Comin' up Rose's
Ex-Drake chef Anthony Rose has returned as promised with Rose & Sons (176 Dupont, at St. George, 647-748-5490, roseandsons.ca). Located in the old People's diner, the 30-seat Rose stays true to the Annex institution's greasy-spoon roots with staples like fries 'n' gravy ($6) and onion rings ($5) but pushes the envelope with grilled cabbage salad dressed with anchovies, garlic and pecorino cheese ($10) and pork-chop fried rice with peanuts ($15). Watch for a backyard patio complete with wood-burning oven come next year's barbecue season.

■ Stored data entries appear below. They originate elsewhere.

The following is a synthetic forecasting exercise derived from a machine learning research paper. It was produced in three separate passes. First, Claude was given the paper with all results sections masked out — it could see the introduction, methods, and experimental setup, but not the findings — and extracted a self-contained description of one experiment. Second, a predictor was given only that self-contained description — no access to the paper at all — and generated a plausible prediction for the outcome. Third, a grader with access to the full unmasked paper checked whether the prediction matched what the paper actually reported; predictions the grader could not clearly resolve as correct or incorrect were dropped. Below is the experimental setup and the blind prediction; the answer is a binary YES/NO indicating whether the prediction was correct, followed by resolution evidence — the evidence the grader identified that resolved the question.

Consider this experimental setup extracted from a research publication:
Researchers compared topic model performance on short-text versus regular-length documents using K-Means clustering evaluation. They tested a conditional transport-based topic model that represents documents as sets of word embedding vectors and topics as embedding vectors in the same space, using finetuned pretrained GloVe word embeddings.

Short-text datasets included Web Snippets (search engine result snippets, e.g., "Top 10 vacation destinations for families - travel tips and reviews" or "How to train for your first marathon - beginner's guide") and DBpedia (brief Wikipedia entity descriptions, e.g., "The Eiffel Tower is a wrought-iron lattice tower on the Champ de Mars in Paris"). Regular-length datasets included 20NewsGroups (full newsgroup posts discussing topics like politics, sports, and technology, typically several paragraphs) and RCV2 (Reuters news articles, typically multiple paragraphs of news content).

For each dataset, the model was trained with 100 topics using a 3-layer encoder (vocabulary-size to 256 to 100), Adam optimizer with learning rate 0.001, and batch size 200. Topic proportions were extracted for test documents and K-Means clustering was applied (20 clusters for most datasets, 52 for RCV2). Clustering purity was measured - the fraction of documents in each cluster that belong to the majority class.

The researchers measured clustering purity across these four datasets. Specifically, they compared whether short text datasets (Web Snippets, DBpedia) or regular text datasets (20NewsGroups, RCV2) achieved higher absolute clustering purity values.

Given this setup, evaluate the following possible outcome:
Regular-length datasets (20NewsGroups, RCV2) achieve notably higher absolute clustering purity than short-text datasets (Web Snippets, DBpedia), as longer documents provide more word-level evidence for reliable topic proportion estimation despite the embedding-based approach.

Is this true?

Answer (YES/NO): NO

Was it only six weeks ago that owner/chef Aaron Joseph Bear Robe announced that his critically acclaimed Keriwa Café (1690 Queen West, at Roncesvalles, 416-533-2552, keriwacafe.ca) was ditching nightly à la carte service for a once-a-week $300 13-course prix fixe? Things didn't work out quite as planned.
"Obviously, it's more advantageous to offer à la carte," says Bear Robe of the about-face. "It's all the same as before, just a little more casual. Mains now range from $16 to $20, we open earlier, at 5 pm, and we don't take reservations unless it's for a party of six or more. And we don't do brunch."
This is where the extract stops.